Bien que Cotonou dément toute présence militaire française sur son sol, le Niger justifie ainsi le maintien de la fermeture de sa frontière avec le Bénin.
La situation s'envenime entre le Niger et le Bénin. Arès la sortie médiatique du président béninois Patrice Talon, appelant son homologue nigérien à rouvrir leur frontière commune, si Niamey veut exporter son pétrole depuis le port béninois de Sèmè Kpodji, la partie nigérienne a réagi par le truchement de son Premier ministre.
"Nous avons souverainement décidé de garder notre frontière fermée avec le Bénin pour la bonne et simple raison que nos anciens amis, que sont les Français, sont revenus sur le territoire béninois après leur départ du Niger", a déclaré Ali Mahamane Lamine Zeine le 11 mai dernier.
Le chef du gouvernement de transition, à la faveur d'un point de presse diffusé à la télévision publique, affirmait ainsi la présence en territoire béninois de "plusieurs camps de l'armée française".
"On va leur faire visiter le Bénin"
Les autorités béninoises réfutent cette information.
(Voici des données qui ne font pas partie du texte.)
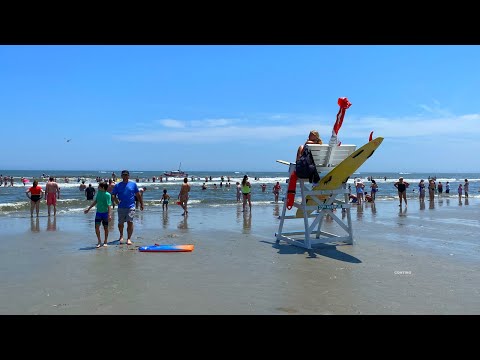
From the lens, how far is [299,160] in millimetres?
8406

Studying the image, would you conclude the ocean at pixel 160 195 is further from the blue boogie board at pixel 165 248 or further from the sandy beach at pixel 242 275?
the blue boogie board at pixel 165 248

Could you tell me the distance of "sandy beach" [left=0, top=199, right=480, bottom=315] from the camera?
5.00m

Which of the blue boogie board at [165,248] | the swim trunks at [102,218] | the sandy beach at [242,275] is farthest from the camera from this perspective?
the swim trunks at [102,218]

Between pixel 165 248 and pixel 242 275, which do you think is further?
pixel 165 248

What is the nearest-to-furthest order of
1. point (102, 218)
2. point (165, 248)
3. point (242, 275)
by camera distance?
point (242, 275) < point (165, 248) < point (102, 218)

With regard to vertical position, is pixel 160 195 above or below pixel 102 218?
below

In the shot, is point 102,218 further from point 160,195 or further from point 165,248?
point 160,195

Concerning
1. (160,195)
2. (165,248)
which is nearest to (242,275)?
(165,248)

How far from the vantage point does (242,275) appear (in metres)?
6.58

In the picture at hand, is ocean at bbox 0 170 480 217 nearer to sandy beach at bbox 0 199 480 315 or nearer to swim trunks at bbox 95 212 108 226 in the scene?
sandy beach at bbox 0 199 480 315

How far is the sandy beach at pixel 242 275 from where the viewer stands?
16.4ft

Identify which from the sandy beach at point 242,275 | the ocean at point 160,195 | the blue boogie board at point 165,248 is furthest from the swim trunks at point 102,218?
the ocean at point 160,195

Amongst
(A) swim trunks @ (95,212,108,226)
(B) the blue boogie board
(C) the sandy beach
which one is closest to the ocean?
(C) the sandy beach
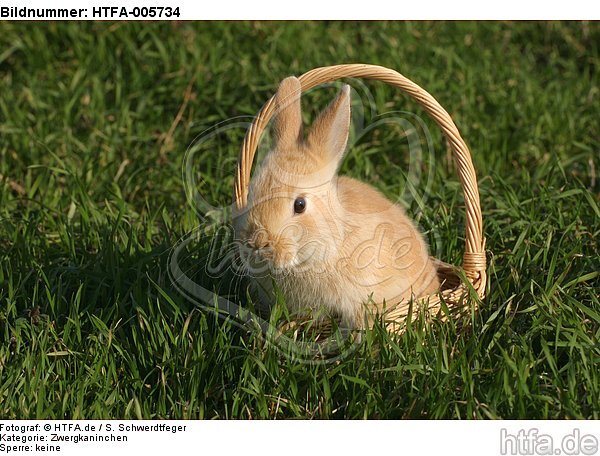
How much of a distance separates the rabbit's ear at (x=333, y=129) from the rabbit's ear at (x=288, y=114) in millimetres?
86

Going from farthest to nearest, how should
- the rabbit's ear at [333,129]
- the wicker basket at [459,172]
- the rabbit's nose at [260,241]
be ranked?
1. the wicker basket at [459,172]
2. the rabbit's ear at [333,129]
3. the rabbit's nose at [260,241]

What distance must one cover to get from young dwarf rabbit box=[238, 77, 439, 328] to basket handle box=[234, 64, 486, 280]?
0.06 meters

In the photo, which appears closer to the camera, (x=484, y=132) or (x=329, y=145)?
(x=329, y=145)

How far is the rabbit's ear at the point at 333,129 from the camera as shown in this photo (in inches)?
137

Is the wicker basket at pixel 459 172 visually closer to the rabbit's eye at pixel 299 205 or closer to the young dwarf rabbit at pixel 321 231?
the young dwarf rabbit at pixel 321 231

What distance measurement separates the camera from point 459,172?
12.5 feet

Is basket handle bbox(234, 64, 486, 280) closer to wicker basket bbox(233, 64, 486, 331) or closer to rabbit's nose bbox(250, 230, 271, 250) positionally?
wicker basket bbox(233, 64, 486, 331)

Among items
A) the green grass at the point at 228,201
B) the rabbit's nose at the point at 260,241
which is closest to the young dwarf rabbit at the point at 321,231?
the rabbit's nose at the point at 260,241

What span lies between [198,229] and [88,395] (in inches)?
42.9

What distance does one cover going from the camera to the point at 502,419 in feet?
10.6

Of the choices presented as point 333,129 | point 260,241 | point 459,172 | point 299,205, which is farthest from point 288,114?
point 459,172

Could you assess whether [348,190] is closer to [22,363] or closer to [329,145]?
[329,145]

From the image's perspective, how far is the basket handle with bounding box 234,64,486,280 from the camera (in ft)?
11.8

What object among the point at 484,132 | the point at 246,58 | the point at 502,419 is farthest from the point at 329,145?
the point at 246,58
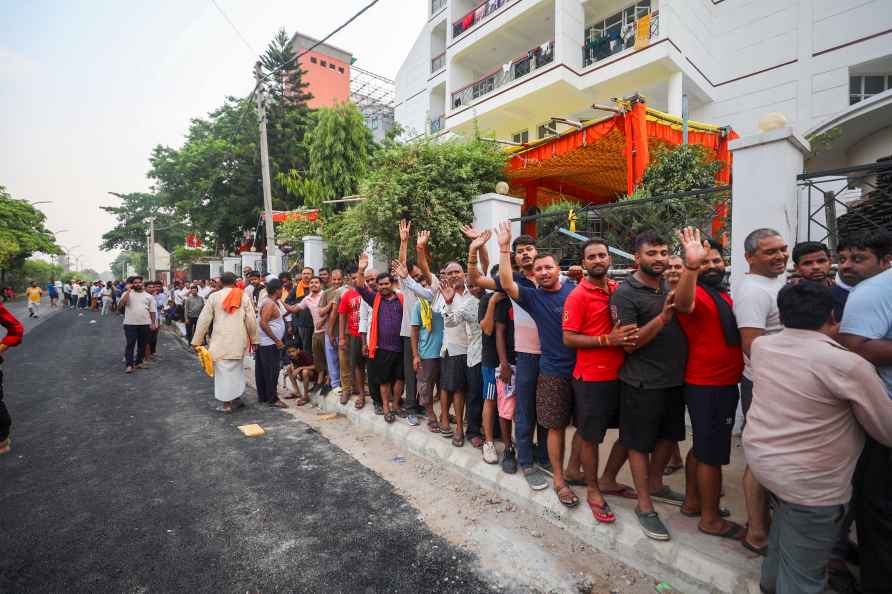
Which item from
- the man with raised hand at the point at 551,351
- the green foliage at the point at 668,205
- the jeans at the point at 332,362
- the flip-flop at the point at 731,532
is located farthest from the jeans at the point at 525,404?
the jeans at the point at 332,362

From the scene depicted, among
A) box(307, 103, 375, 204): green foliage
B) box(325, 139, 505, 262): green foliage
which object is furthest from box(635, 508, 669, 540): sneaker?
box(307, 103, 375, 204): green foliage

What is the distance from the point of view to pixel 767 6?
11852mm

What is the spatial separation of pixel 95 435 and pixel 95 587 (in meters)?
3.20

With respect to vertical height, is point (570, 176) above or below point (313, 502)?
above

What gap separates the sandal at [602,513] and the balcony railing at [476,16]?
15.8 metres

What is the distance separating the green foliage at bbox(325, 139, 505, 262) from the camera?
7.55 m

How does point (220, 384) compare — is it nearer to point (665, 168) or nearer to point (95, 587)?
point (95, 587)

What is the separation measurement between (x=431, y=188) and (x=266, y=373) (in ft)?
13.3

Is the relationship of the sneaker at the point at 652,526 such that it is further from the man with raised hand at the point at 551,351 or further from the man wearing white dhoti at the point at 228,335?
the man wearing white dhoti at the point at 228,335

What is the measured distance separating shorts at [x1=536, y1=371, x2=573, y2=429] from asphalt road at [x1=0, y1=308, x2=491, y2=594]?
104 cm

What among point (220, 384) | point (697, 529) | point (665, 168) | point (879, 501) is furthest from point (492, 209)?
point (879, 501)

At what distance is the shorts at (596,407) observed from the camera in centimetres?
288

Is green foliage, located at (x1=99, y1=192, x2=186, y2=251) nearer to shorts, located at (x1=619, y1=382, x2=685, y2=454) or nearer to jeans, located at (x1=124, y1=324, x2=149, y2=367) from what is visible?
jeans, located at (x1=124, y1=324, x2=149, y2=367)

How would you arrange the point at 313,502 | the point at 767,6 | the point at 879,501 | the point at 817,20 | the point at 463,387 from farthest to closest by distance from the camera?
1. the point at 767,6
2. the point at 817,20
3. the point at 463,387
4. the point at 313,502
5. the point at 879,501
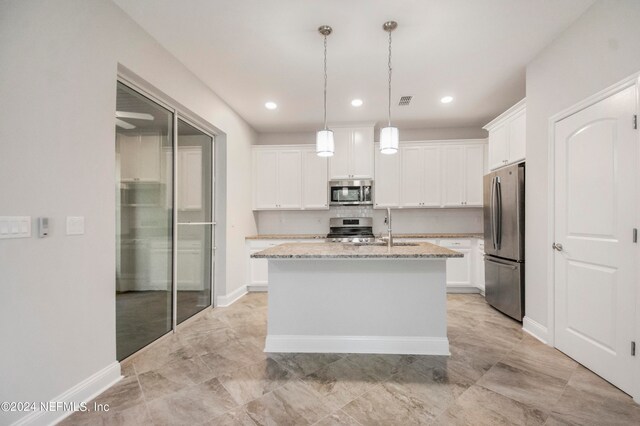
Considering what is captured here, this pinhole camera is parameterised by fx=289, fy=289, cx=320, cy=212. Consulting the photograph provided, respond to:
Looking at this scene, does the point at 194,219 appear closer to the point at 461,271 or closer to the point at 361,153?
the point at 361,153

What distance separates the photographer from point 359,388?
6.61 feet

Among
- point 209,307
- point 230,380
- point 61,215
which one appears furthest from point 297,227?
point 61,215

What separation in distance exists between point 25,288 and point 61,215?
1.44ft

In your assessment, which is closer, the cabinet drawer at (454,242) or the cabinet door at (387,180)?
the cabinet drawer at (454,242)

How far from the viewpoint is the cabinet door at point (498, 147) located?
3.55 metres

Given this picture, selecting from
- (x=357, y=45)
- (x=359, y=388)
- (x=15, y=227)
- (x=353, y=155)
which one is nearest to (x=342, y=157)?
(x=353, y=155)

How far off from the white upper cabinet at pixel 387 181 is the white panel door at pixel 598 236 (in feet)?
8.02

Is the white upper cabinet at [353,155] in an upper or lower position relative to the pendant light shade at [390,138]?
upper

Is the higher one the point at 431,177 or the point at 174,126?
the point at 174,126

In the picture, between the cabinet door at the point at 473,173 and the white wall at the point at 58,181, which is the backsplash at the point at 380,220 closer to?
the cabinet door at the point at 473,173

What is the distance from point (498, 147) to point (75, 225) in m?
4.36

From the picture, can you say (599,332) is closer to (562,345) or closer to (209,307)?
(562,345)

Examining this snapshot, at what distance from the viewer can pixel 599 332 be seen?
7.10 feet

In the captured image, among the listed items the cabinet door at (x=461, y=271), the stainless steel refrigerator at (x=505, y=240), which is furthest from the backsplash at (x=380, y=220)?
the stainless steel refrigerator at (x=505, y=240)
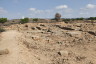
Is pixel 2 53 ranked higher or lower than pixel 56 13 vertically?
lower

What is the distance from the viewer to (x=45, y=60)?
7859mm

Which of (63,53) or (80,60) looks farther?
(63,53)

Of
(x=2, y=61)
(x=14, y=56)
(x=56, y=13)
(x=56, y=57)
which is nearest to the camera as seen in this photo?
(x=2, y=61)

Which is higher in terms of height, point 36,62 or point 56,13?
point 56,13

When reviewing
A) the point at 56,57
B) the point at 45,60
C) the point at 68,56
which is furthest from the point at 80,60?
the point at 45,60

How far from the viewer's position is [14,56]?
776 cm

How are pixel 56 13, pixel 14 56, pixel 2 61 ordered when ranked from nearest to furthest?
pixel 2 61 < pixel 14 56 < pixel 56 13

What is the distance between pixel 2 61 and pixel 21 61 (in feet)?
3.35

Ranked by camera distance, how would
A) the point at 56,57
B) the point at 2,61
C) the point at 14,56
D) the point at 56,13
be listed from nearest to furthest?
1. the point at 2,61
2. the point at 14,56
3. the point at 56,57
4. the point at 56,13

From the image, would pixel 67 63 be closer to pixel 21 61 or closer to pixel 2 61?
pixel 21 61

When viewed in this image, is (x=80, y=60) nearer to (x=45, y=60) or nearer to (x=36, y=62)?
(x=45, y=60)

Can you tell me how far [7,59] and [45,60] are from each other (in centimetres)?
225

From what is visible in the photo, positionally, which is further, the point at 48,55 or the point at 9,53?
the point at 48,55

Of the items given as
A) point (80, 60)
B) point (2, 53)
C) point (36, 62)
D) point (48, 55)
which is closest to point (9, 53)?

Selon Wilfried Léandre Houngbédji, porte-parole du gouvernement, "le général Tiani (le général Abdourahamane Tiani est le président de transition du Niger, ndlr), qu'il envoie tout ce qu'il a comme médias indépendants au Niger, ils n'ont qu'à venir : on va leur faire visiter le Bénin, depuis Cotonou jusqu'à Malanville, en passant par tous les coins, les axes frontaliers et ils viendront regarder s'il y a une base ici. Une base militaire, ce n'est pas une aiguille dans une botte de foin quand même. Il peut déployer les moyens satellitaires qu'il veut, avec ses alliés militaires du moment pour venir voir si on a une base ici".
La source serait un reportage de 2023
Mais les éléments sur lesquels s'appuient les autorités nigériennes pour confirmer l'existence de camps de l'armée française, au nord du Bénin, sont datés. Ils seraient puisés d'un reportage réalisé en janvier 2023 et diffusé un mois plus tard par France 24, donc plusieurs mois avant le coup d'Etat militaire intervenu en juillet de la même année.
Thomas Dietrich, l'auteur du reportage en question, fustige d'ailleurs l'exploitation tronquée qui a été faite de son sujet.
"Je regrette que mon reportage soit utilisé à des fins de manipulation parce que, effectivement, il pose des questions très importantes qui sont des critiques de la politique française en Afrique et notamment de nos militaires, mais on ne peut pas me faire dire ce que je n'ai pas dit, déplore Thomas Dietrich. Effectivement, à l'heure actuelle, il n'y a pas de base militaire secrète de la France au Bénin. Il y a eu un moment des militaires français qui ont été présents, et peut-être qu'il y en aura de nouveau à l'avenir, qui étaient présentés comme des instructeurs, mais qui sans doute avaient un rôle plus large que celui de simples instructeurs. Mais au-delà de ça, on ne peut pas dire que des militaires français sont présents."
Retrouver la voie du dialogue
Pour l'analyste politique Distel Amoussou, il ne devrait pas être en principe difficile pour les dirigeants nigériens de se rassurer de la bonne foi de leurs homologues béninois.
Selon lui, "lorsque vous allez sur le site du ministère des Affaires étrangères de la France, vous avez la géolocalisation de toutes les bases militaires de la France dans le monde entier. Je voudrais espérer que la raison prédomine sur les égos pour que très rapidement les autorités des deux pays puissent enclencher le dialogue pour le bonheur des deux peuples."
En attendant, la tension demeure, la frontière est fermée et le pétrole nigérien bloqué.